## [What this exercise asks]
A - Answer these questions about the iWARP CM thread below:
(i) What state does the iWARP CM use to keep events from being delivered after iw_destroy_cm_id has returned?
(ii) In the IB CM and CMA, what can a callback return to signal destruction of the cm_id?
(iii) Which event can the iWARP side's orderly shutdown semantics delay for minutes?
B - Carry on the iWARP CM mailing-list thread below, starting after its last sentence.

## [Selected text]
◇ ◇ ◇ ◇ ◇

[openib-general] Re: [PATCH 3/3] iWARP CM

Thu Mar 16 07:26:40 PST 2006

On Thu, 2006-03-16 at 00:39 -0800, Sean Hefty wrote:
> >On Wed, 2006-03-15 at 16:34 -0800, Sean Hefty wrote:
> >> Tom Tucker wrote:
> >> > +static inline void iwcm_deref_id(struct iwcm_id_private *cm_id_priv)
> >> > +{
> >> > +	if (atomic_dec_and_test(&cm_id_priv->refcount))
> >> > +		kfree(cm_id_priv);
> >> > +}
> >>
> >> I'm wary of code that does this.  This can typically result in a race
> >condition
> >> where the user can receive a callback after destroy returns.
> >
> >Yep. But the alternative is a deadlock in the event thread (the event
> >that removes the last reference is behind the event that blocks trying
> >to destroy the id). This happens because when both peers try to
> >disconnect concurrently.
> 
> The IB CM has to deal with peer disconnects as well.  If you can deadlock
> because a user calls destroy from the event thread, then we need to disallow
> that.  (As a general rule, a user can never call destroy on an object while in a
> callback associated with that object.)  This is the reason why the IB CM and CMA
> serialize all events to a single cm_id and allow returning a non-zero value from
> a callback to signal destruction of the cm_id.

The iWARP CM prevents this from happening by having a state (DESTROYING)
that prevents events from being delivered after iw_destroy_cm_id has
returned. This approach avoids having either the kernel application
thread or the event thread blocked while waiting for the last reference
to be released. 

Unlike the IB side, the iWARP side has orderly shutdown semantics that
can delay the delivery of the CLOSE event for minutes. With this
implementation, life goes on and the object simply stays around until
the last reference is removed.

◇ ◇ ◇ ◇ ◇

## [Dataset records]
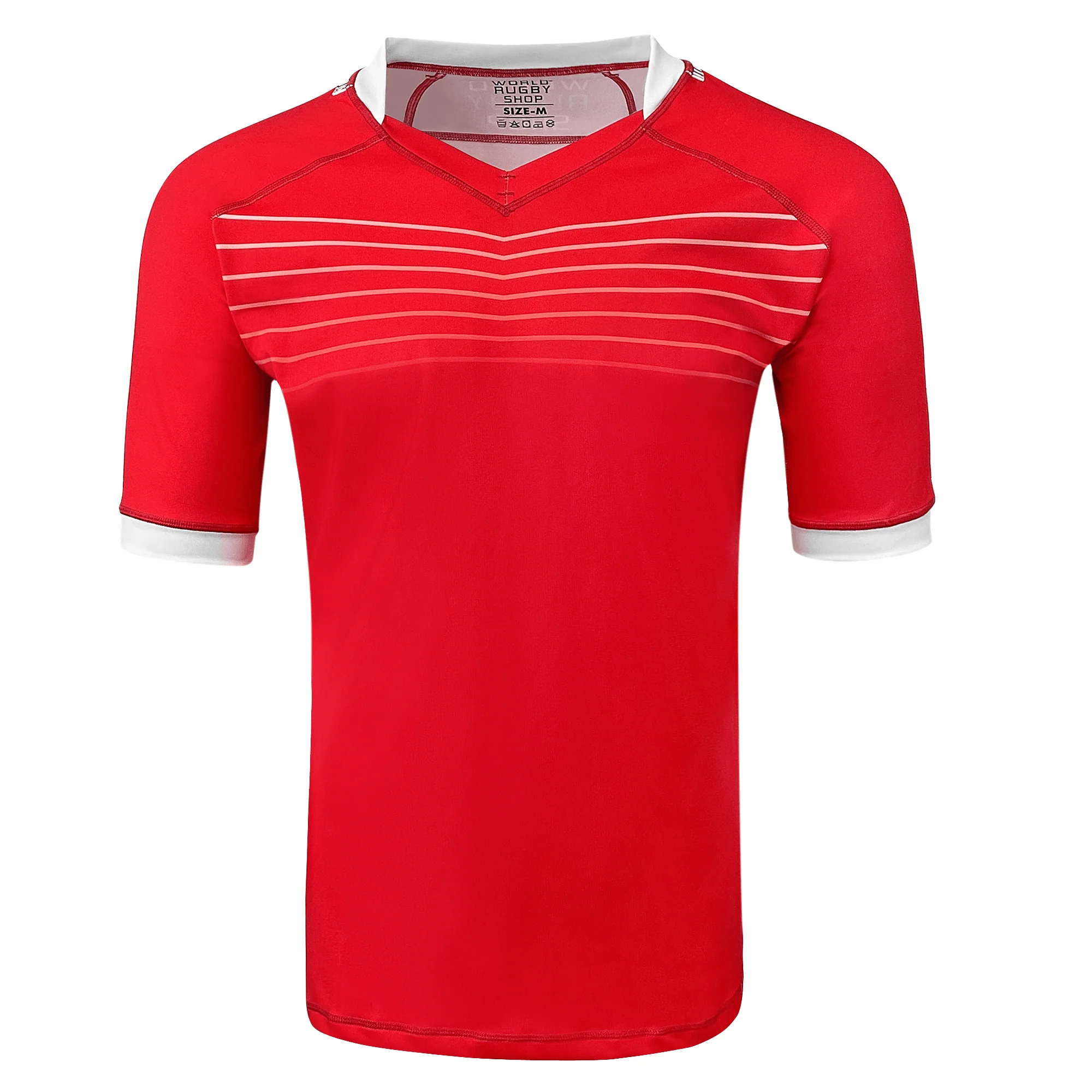 WRS Conversion Rugby Jersey - Image 13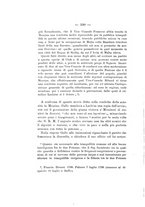 giornale/LO10015850/1908/unico/00000248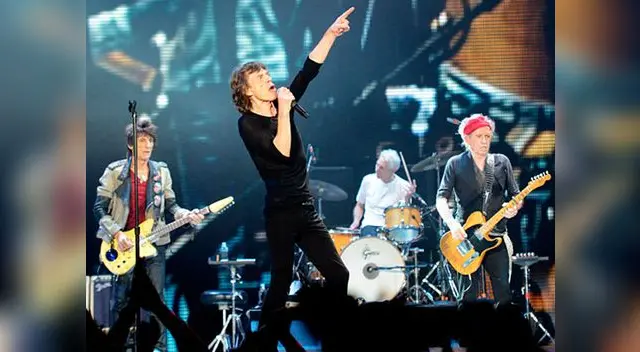 Su presentación será en marzo de 2016 Su presentación será en marzo de 2016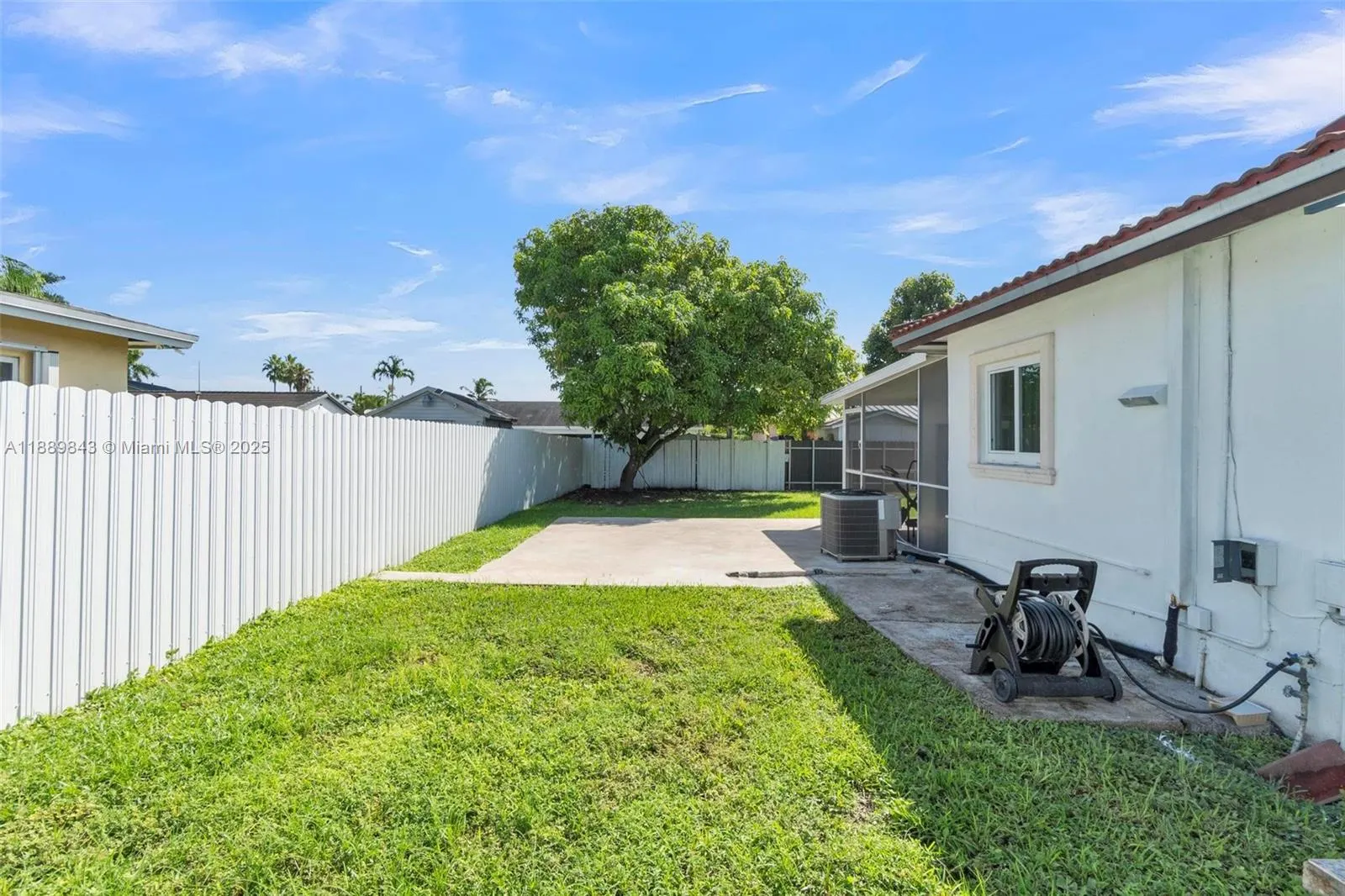 15265 SW 100th Ct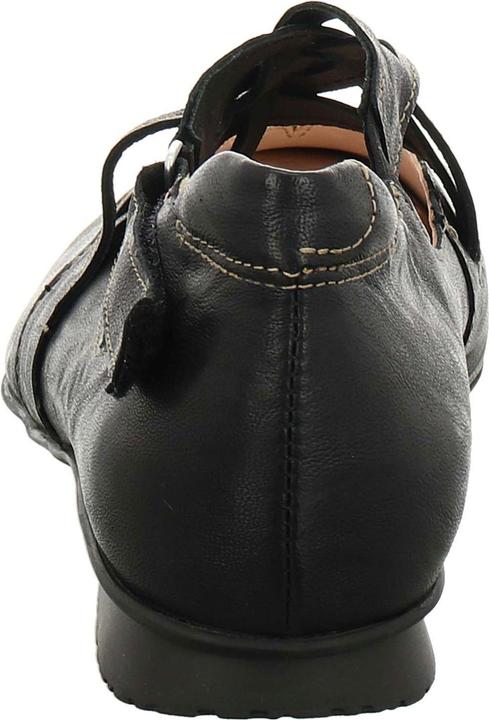 Image du produit Think! Ballerines (39.5)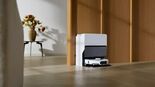 Test Roborock S8 MaxV Ultra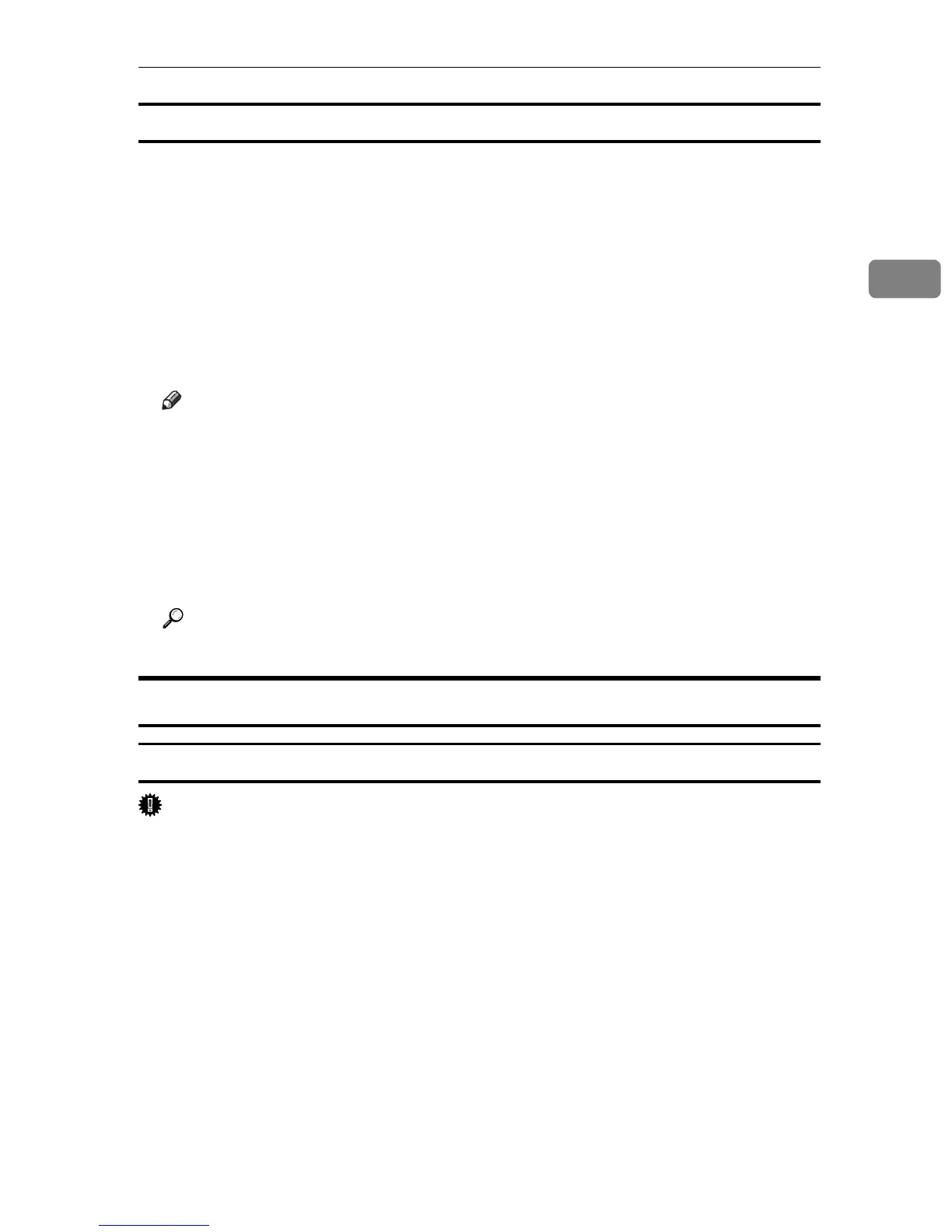 Page #77 background image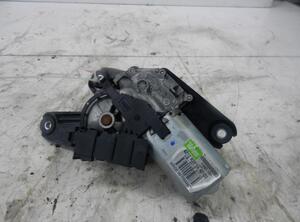 Wiper Motor MERCEDES-BENZ E-Klasse T-Model (S212), MERCEDES-BENZ E-Klasse (W212)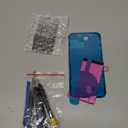 iFixit Battery Compatible with iPhone 7 - Repair Kit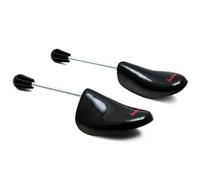 Angelus Shoe Trees (6-13) US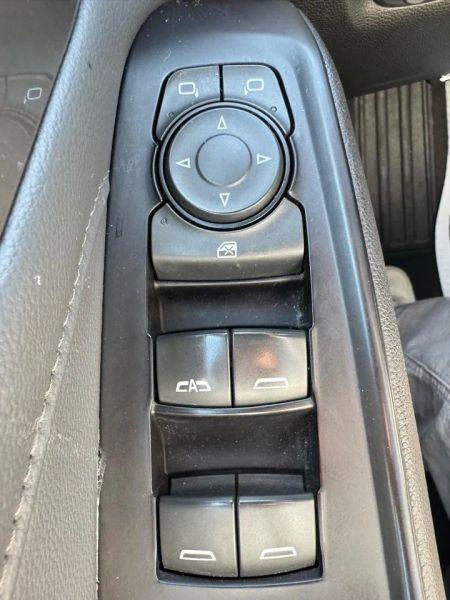 2019 Chevrolet Traverse 3LT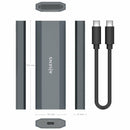 V4H6215DF08EE3ABC139465C9E12FE68394R4394447P3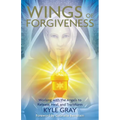 Wings of Forgiveness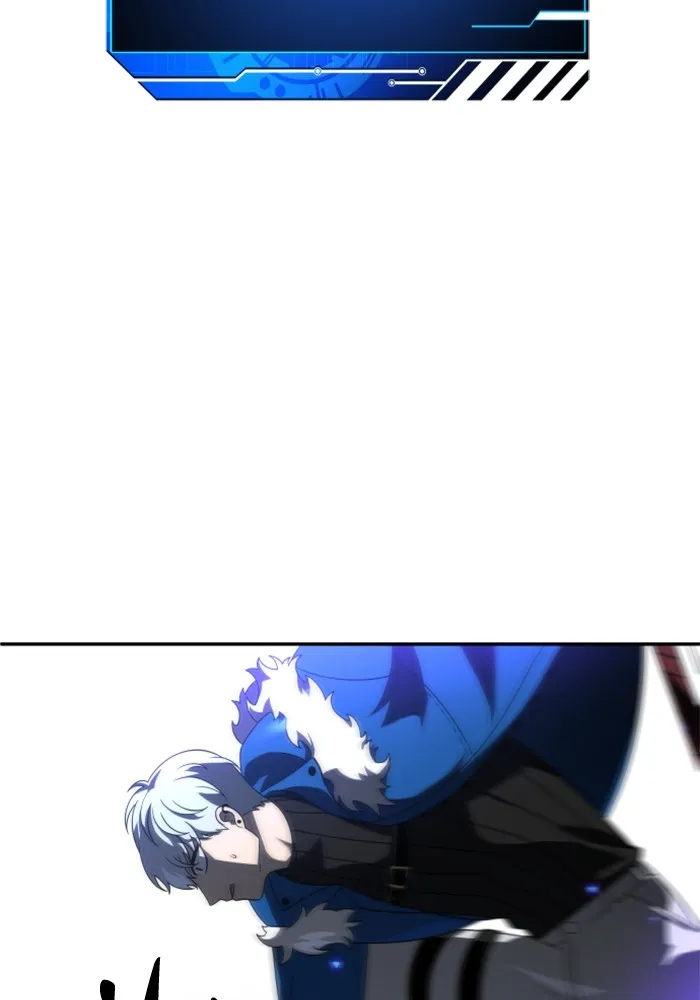 อดีตบอสหอคอย ตอนที่ 45 รูปที่ 37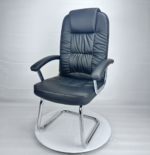 office chair, ergonomic office chair, executive office chair, swivel office chair, adjustable office chair, high back office chair, mid back office chair, low back office chair, mesh office chair, leather office chair, faux leather office chair, PU leather office chair, fabric office chair, padded office chair, breathable office chair, lumbar support office chair, ergonomic lumbar chair, adjustable height chair, gas lift office chair, 360 swivel chair, rolling office chair, caster wheel chair, wheeled office chair, computer chair, desk chair, home office chair, office workstation chair, modern office chair, luxury office chair, premium office chair, budget office chair, affordable office chair, durable office chair, heavy duty office chair, sturdy office chair, commercial office chair, corporate office chair, business office chair, conference chair, meeting room chair, reception office chair, task chair, study chair, student office chair, gaming office chair, gaming desk chair, ergonomic gaming chair, racing style chair, executive desk chair, high back ergonomic chair, adjustable armrest chair, padded armrest chair, flip arm office chair, fixed arm office chair, headrest office chair, adjustable headrest chair, lumbar cushion chair, memory foam office chair, orthopedic office chair, posture support chair, back support chair, spine support chair, breathable mesh chair, ventilated back chair, soft cushion chair, thick padded chair, ergonomic mesh chair, modern mesh office chair, stylish office chair, designer office chair, contemporary office chair, minimalist office chair, Scandinavian office chair, industrial office chair, luxury leather chair, black office chair, white office chair, grey office chair, brown office chair, blue office chair, red office chair, green office chair, ergonomic desk chair, adjustable workstation chair, office swivel seat, rolling desk chair, computer desk chair, office furniture chair, home furniture chair, office seating solution, professional office chair, workplace chair, productivity chair, comfort office chair, long hours chair, all day comfort chair, posture correction chair, ergonomic seating, office comfort chair, adjustable lumbar chair, reclining office chair, tilt mechanism chair, rocking office chair, tilt lock chair, multi position chair, ergonomic tilt chair, premium workstation chair, executive high back chair, office chair with wheels, silent caster chair, smooth rolling chair, durable wheel chair, strong base office chair, metal base chair, nylon base chair, chrome base chair, reinforced office chair, ergonomic support chair, soft foam seat chair, thick seat cushion chair, breathable seat chair, adjustable seat height chair, modern ergonomic seating, office productivity chair, corporate seating chair, workspace chair, study room chair, library chair, reading chair, writing desk chair, office chair for computer desk, office chair for home use, office chair for students, office chair for professionals, office chair for executives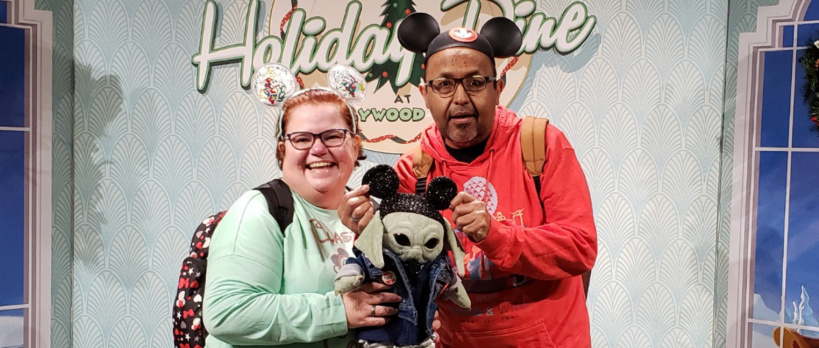 a-whole-new-world-ivan-and-his-first-trip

◇ ◇ ◇ ◇ ◇

## [Expected outputs]
A -
(i) DESTROYING
(ii) A non-zero value
(iii) The CLOSE event

B -
This implementation is consistent with the way many other network
objects are managed (e.g. sk_buff).

> 
> >There is an iWARP provider requirement that CLOSE is absolutely the last
> >event...I was wary too, so to test my implementation I ran 6 threads 3
> >IB, 3 iWARP on two dual CPU boxes.
> 
> Based on a code review, I'm fairly certain that this issue exists and needs to
> be fixed.  A client has the potential to receive a callback after destroy has
> returned, which can lead to accessing an invalid context.
> 
Please look at the handling of events in cm_event_handler. If the state
is DESTROYING, events are not queued for delivery. This handles events
that are generated by the provider after iw_destroy_cm_id has returned. 

Then please look at cm_work_handler, the check for DESTROYING state
handles events that are already queued for delivery, but were not yet
delivered at the time iw_destroy_cm_id returned. 

I think these checks avoid the condition you are concerned about.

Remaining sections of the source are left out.